Our Q&A discussions have grown to be very active, with bursts of several questions and conversations in a single day. A net positive for the Kentico community, but a growing challenge for those trying to keep track of responses to the discussions they are interested in.

The idea of automated notifications sent to members, triggered by new engagement in a discussion, has been a known improvement opportunity since early 2024.

Some progress was made on it over the years, but it was missing several important features to make it easy to use. Work on it was also started with Xperience by Kentico v29.1.0 and wow has the product changed since then, which means the implementation no longer matched what Xperience offers in 2026.

I did not have the bandwidth to plan all the required updates let alone implement them - that is until I started adopting AI to assist me...

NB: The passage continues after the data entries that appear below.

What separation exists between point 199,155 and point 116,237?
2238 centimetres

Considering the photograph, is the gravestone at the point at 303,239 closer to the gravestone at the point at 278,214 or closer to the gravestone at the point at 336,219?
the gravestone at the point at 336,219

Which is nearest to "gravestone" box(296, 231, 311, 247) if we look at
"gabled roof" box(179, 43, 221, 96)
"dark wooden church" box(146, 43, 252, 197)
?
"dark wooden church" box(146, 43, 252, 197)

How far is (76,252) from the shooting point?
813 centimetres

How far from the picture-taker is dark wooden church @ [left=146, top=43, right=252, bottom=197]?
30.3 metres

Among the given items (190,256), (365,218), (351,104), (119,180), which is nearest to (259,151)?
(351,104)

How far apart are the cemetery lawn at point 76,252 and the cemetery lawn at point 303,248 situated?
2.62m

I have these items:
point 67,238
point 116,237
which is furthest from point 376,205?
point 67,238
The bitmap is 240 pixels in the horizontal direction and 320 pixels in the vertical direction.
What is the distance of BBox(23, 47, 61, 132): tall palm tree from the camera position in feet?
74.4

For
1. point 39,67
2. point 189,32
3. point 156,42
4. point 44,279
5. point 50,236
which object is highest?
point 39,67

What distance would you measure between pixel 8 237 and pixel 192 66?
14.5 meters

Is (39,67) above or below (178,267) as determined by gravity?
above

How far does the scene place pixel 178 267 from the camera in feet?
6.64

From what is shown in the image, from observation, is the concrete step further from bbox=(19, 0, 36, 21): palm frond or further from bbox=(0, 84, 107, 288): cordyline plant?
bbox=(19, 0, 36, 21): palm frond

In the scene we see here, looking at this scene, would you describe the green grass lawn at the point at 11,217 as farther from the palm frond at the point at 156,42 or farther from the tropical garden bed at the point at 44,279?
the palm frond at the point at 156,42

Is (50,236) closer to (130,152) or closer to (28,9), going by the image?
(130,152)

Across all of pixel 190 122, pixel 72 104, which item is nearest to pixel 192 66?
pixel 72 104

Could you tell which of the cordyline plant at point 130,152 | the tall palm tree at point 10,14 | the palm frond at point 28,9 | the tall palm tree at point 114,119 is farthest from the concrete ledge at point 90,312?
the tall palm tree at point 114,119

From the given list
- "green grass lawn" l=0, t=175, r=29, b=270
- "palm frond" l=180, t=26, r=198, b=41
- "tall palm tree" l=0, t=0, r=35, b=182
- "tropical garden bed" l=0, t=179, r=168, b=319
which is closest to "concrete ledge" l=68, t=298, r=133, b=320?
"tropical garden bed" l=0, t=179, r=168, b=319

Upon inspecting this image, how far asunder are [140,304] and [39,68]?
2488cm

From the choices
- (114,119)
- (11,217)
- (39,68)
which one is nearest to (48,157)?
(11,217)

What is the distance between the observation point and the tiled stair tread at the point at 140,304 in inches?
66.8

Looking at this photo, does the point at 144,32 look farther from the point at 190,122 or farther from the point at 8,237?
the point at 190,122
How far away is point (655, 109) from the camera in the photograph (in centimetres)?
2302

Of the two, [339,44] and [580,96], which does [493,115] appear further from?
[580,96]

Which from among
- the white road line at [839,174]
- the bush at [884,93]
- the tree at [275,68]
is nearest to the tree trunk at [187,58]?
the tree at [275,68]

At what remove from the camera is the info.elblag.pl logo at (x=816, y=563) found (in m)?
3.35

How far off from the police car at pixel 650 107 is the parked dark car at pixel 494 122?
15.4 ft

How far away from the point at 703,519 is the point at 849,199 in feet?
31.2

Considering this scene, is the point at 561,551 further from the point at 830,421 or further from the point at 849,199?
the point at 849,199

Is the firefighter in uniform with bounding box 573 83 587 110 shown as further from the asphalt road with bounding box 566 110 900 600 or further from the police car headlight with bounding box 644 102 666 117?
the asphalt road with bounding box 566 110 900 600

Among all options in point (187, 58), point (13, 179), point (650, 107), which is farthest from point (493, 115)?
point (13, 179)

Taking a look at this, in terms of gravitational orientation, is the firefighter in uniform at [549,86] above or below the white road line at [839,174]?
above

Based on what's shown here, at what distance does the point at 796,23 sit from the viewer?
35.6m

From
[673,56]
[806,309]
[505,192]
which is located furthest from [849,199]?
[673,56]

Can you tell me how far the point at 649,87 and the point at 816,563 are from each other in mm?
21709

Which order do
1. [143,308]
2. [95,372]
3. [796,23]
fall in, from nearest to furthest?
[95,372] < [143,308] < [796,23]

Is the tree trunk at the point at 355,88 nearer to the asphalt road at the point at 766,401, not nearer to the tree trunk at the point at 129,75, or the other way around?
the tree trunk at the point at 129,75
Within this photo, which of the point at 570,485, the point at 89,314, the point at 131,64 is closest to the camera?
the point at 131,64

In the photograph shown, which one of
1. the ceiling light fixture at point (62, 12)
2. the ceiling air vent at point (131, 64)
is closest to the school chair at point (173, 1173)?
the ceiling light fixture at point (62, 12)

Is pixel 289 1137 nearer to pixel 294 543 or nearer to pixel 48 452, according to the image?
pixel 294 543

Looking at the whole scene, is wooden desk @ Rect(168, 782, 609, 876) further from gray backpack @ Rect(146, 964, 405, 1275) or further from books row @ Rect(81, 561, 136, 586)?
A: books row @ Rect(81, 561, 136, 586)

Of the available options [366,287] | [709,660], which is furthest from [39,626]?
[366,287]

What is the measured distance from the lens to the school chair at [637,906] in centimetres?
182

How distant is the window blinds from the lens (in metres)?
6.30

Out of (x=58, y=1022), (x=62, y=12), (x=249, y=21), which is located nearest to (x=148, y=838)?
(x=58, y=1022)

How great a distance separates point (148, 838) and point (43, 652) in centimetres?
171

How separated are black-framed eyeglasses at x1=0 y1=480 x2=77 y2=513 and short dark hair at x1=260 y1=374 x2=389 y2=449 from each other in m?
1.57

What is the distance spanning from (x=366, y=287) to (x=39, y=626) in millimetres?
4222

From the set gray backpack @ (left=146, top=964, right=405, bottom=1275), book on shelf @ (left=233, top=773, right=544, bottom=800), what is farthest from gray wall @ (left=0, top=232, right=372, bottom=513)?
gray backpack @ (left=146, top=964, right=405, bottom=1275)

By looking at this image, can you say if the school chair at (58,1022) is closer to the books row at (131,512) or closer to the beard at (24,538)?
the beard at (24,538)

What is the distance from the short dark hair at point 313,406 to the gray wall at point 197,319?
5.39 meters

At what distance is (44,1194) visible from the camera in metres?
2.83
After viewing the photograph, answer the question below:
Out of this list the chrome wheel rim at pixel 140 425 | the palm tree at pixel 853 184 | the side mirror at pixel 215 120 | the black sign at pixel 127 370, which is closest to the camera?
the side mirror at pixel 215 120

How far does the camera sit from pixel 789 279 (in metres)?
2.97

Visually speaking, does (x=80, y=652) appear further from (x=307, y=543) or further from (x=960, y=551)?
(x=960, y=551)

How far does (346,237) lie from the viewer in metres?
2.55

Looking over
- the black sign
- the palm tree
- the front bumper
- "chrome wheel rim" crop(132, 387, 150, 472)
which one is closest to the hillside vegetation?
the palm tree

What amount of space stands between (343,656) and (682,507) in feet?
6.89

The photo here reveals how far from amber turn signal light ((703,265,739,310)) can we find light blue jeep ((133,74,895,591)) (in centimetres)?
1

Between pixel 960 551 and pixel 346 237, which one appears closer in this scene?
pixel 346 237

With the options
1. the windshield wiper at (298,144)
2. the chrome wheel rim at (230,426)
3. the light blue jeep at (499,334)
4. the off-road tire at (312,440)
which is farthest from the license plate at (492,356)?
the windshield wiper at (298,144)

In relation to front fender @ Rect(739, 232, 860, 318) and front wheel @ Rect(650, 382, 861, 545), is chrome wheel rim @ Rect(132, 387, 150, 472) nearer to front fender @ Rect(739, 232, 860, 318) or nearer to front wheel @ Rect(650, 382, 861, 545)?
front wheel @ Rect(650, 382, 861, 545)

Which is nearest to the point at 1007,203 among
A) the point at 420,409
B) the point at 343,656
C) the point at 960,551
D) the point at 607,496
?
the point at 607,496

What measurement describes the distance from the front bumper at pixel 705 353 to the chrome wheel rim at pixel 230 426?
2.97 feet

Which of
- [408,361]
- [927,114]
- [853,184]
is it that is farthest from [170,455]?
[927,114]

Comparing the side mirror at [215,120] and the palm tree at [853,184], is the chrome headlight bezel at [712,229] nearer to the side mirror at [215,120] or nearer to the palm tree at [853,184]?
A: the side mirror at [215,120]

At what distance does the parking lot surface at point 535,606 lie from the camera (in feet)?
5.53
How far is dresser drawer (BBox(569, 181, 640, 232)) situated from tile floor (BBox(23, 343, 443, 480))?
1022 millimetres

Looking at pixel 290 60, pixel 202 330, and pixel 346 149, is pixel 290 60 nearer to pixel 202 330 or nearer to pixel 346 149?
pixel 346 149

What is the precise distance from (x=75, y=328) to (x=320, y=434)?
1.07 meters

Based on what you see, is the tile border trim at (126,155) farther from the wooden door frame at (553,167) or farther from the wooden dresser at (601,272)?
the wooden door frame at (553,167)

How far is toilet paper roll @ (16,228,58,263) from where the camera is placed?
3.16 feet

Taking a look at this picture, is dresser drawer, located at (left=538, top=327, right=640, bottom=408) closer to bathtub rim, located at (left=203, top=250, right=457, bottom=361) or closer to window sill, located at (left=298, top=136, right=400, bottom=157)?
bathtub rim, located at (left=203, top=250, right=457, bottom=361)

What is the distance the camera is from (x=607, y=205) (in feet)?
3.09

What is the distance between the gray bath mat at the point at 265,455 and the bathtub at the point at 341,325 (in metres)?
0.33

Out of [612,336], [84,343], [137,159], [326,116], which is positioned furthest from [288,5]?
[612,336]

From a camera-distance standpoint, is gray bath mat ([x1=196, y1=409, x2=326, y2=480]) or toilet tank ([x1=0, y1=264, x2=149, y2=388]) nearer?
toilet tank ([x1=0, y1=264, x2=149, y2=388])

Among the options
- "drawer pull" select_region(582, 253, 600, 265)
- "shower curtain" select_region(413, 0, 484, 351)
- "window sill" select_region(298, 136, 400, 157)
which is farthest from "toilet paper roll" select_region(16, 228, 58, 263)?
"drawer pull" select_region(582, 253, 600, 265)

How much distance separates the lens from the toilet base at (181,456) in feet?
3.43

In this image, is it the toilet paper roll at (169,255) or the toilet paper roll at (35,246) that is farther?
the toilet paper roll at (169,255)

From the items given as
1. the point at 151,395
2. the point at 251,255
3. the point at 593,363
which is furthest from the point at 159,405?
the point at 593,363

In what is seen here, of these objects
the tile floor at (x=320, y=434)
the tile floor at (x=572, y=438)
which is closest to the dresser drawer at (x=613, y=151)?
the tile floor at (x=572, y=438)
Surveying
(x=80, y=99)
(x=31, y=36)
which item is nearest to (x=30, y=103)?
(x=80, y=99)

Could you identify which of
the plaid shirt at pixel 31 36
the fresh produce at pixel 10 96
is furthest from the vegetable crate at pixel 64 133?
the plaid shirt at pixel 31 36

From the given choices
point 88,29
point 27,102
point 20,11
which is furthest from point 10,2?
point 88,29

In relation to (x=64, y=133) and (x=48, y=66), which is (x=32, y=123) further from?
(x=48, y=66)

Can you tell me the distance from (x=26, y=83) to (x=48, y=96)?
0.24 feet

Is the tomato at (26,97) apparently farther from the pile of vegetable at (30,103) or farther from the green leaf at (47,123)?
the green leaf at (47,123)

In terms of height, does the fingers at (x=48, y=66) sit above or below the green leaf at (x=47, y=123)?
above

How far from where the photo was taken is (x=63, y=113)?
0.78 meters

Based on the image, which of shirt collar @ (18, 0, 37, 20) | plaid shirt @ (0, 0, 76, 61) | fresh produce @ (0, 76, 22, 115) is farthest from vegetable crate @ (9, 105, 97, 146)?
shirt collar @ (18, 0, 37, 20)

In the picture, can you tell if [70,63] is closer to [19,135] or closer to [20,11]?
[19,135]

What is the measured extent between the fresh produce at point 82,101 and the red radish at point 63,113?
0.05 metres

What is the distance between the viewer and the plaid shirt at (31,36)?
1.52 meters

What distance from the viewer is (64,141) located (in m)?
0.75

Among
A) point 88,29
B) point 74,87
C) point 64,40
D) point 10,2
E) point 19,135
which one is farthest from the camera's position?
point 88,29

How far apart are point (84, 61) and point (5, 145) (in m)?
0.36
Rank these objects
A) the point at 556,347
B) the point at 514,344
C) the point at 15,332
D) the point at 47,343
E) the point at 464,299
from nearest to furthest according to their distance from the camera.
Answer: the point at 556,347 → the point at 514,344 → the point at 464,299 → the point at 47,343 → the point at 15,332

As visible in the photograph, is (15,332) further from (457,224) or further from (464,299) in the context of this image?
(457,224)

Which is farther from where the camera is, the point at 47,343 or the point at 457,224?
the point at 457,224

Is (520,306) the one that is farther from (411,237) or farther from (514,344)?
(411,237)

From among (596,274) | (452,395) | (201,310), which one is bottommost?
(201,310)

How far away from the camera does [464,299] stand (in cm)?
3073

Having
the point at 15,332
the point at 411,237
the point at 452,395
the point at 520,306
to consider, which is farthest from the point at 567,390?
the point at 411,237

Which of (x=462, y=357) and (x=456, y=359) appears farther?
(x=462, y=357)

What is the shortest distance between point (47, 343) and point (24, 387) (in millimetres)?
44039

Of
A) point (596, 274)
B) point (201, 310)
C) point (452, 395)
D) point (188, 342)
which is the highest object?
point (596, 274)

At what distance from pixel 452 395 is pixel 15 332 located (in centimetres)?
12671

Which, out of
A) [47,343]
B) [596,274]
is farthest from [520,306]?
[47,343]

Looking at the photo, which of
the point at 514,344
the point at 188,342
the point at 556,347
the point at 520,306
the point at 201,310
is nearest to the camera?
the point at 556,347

I wasn't able to magically 1-shot a solution, or finish the feature in a single day, but there were several important ways AI supported me to get this deployed.

  1. People also need context: we often think about providing AI context, but I needed to be reminded of context in between long gaps when I wasn't working on this feature. GitHub Copilot summarized progress and still had the chat context of my previous session to bring me up to speed quickly.

  2. Big features require a lot of typing: developer have come up with all kinds of tools to help them generate code faster over the past 20 years... but AI is faster than all of those. Q&A discussion notifications required a lot of code to be typed, but very little of my limited time was consumed by typing thanks to AI agents.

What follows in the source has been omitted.